Android handset makers could also find themselves having a difficult time designing around some of these patent claims. But as Apple’s closing arguments showed, it’s not impossible: products like the Nokia Lumia and Xperia Arc S were cited as models of functional alternative designs to that of the iPhone. Perhaps we could even be pleasantly surprised by the influx of diversity to the smartphone space. But unfortunately, you can’t really “force” invention.
“Big leaps forward are rare; most innovation occurs in increments,” Indiana University law professor and author of Illuminating Innovation: From Patent Racing to Patent War Lea Shaver told Wired via email. “Allowing companies to take a good product and make it better and cheaper is good for consumers. But the patent lawyers won today.”
That said, many of the UI features that were found to violate Apple patents have since been adjusted in more recent updates of Samsung’s user interface, and in Android. That’s part of why the jurors were asked not to update the devices used in evidence. Android users don’t need to worry about, say, their phones suddenly failing to work properly or powering up with a completely redesigned UI update.
Samsung will almost certainly appeal the jury’s decision in the case to the Federal Circuit, the Washington, DC-based appeals court that hears IP-related appeals. “The Federal Circuit has a history of scaling back big damages awards, which may spell trouble for Apple’s $1 billion in past damages,” Mitby said. ”However, on the core issues of infringement and validity, the Federal Circuit is less likely to reverse. So even if Samsung is able to reduce the monetary award, the jury’s decision spells trouble for the future of Samsung’s product line –- which is an even bigger financial issue for Samsung.”
And that’s not all. Apple plans to file a temporary injunction against Samsung’s infringing products. If granted, Apple could ban its key competitor from the market for months, if not years. In that instance, it would be far cheaper, and far wiser, for Samsung to continue pouring money into its attorneys’ pockets in an effort to overturn the ruling as soon as possible, rather than write a billion dollar paycheck to Apple and lose out on millions in sales of flagship products. But the whole process — appeals, injunctions — will move slowly, so don’t expect Samsung products to disappear from store shelves overnight.
“The court is going to be busy with this post-trial discussion and various motions for weeks, maybe longer,” Shaver said. Samsung then gets 30 days to file an appeal, and it will probably use all of that time. “Appellate courts work slowly… Just to hear from the Federal Circuit could take a year and a half. This is a case it would not surprise me if the Supreme Court takes, so there may not be a truly final decision for years.”
Curiously, the jury didn’t find any design infringement on Samsung’s Galaxy Tab products, so all those iPad copycats you see cropping up are safe (for now).
Regardless, today’s decision is a resounding win for everyone on team Apple.

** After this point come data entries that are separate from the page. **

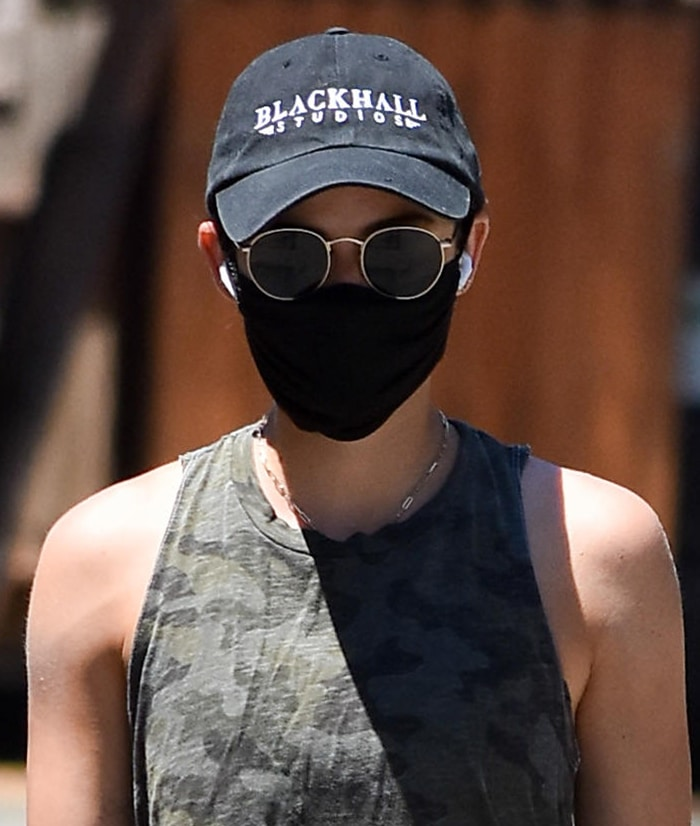 Lucy Hale keeps a low-key look with black face mask, cap, and sunglasses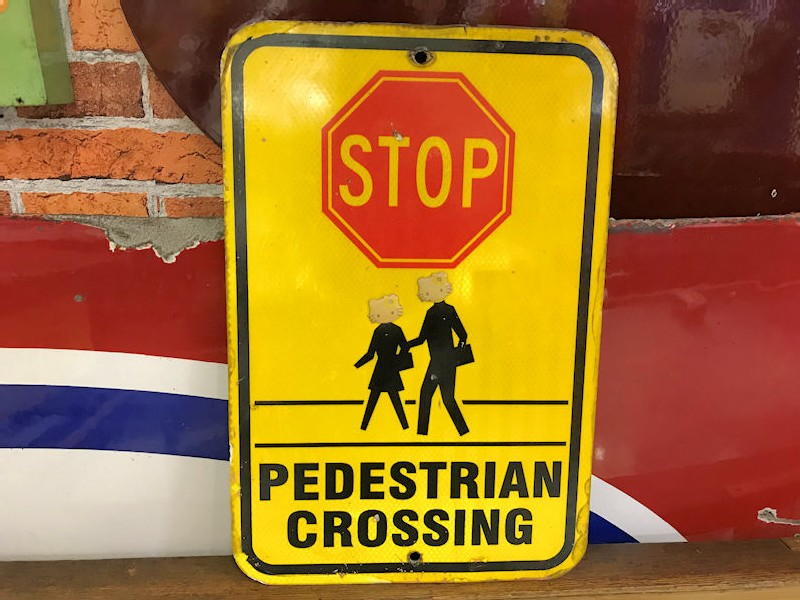 American cats eyes reflective Stop pedestrian crossing sign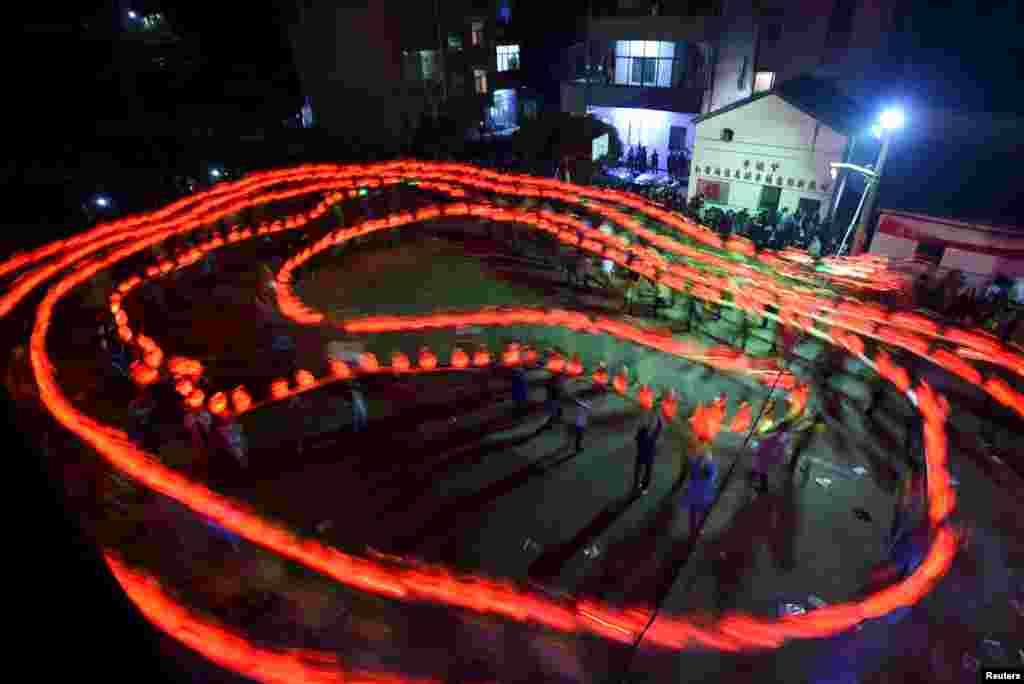 کودکان در یک جشنواره چینی با نور بازی می کنند.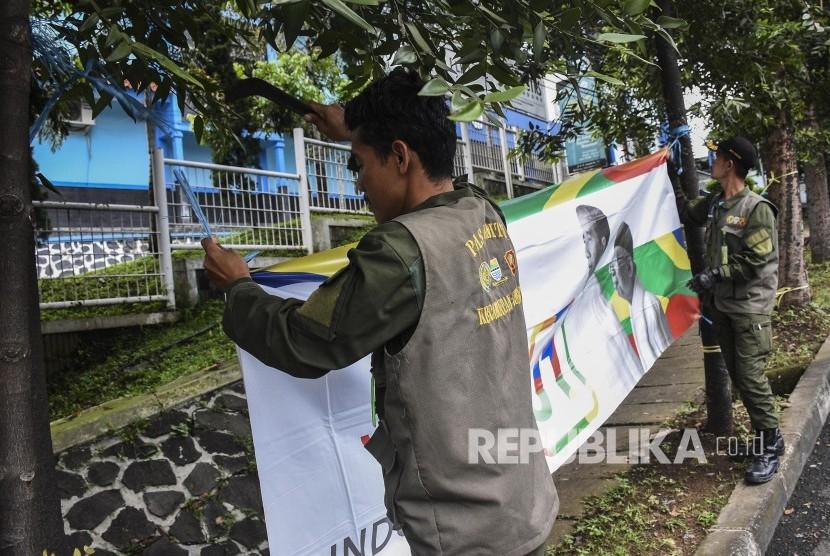 Petugas gabungan mencopot Alat Peraga Kampanye (APK) Pemilu 2019 di Kawasan Jalan Ir H Djuanda, Kota Bandung, Ahad (14/4). Penurunan Alat Peraga Kampanye (APK) P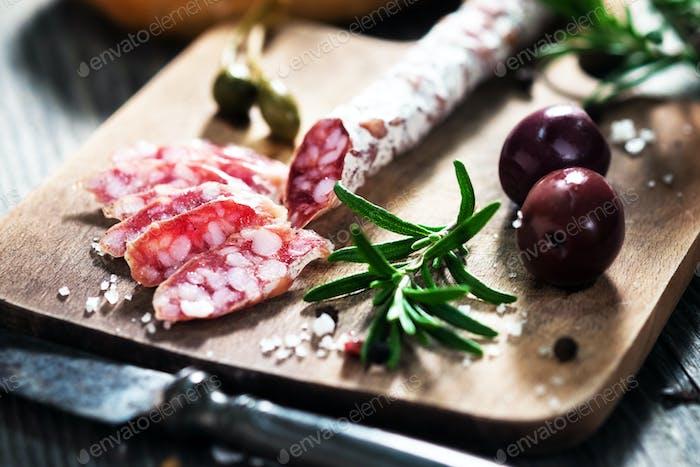 Sliced  Salami and olives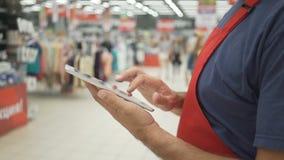 As vendas clerk no avental vermelho usando uma tabuleta digital com a loja no fundo vídeos de arquivo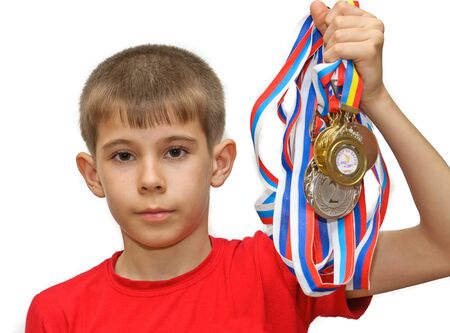 Boy-athlete with medals. Isolated on white background.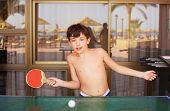 image of preteen  - preteen handsome boy play table tennis in the beach resort hotel recreation area - JPG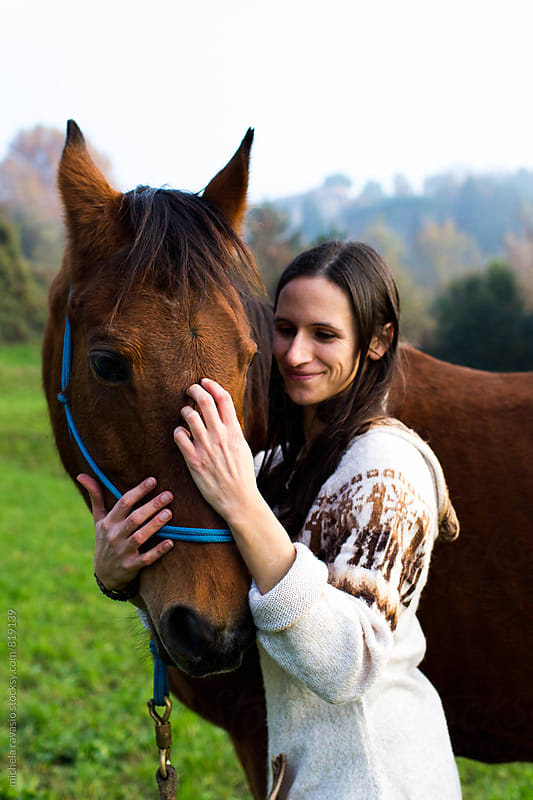 Smiling woman caressing her horse by michela ravasio for Stocksy United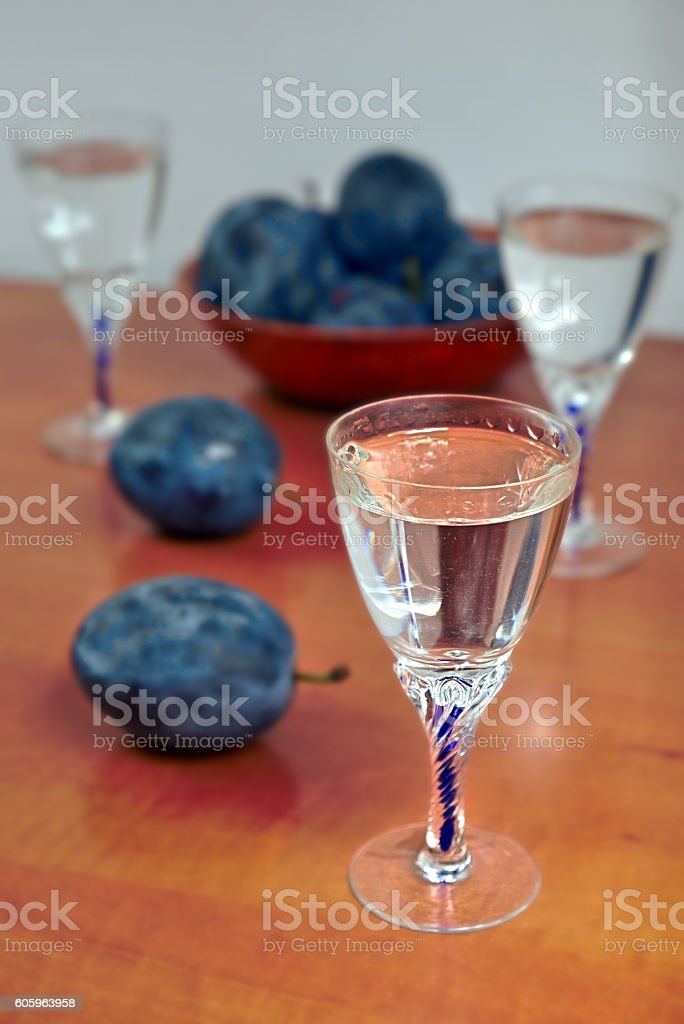 Glasses of homemade plum brandy with plums stock photo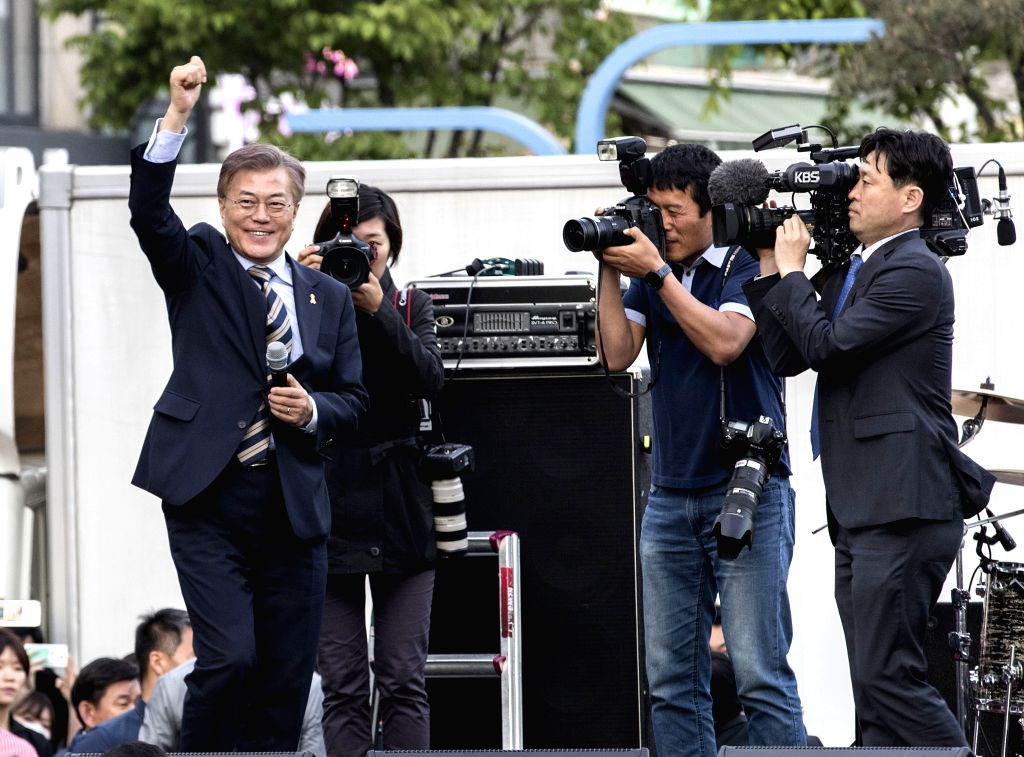 SEOUL, May 6, 2017 - South Korean presidential candidate Moon Jae-in (1st L) of the Democratic Party of Korea attends a campaign in seoul, South Korea, on May 6, 2017. A presidential by-election is ...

“The lawsuits between Apple and Samsung were about much more than patents or money. They were about values,” Apple spokesperson Katie Cotton told the New York Times. “At Apple, we value originality and innovation and pour our lives into making the best products on earth. We make these products to delight our customers, not for our competitors to flagrantly copy. We applaud the court for finding Samsung’s behavior willful and for sending a loud and clear message that stealing isn’t right.”
Unfortunately, consumers will begin inadvertently paying the bill for upholding these values at some point. “When companies turn to litigation rather than innovation, consumers lose,” Shaver said.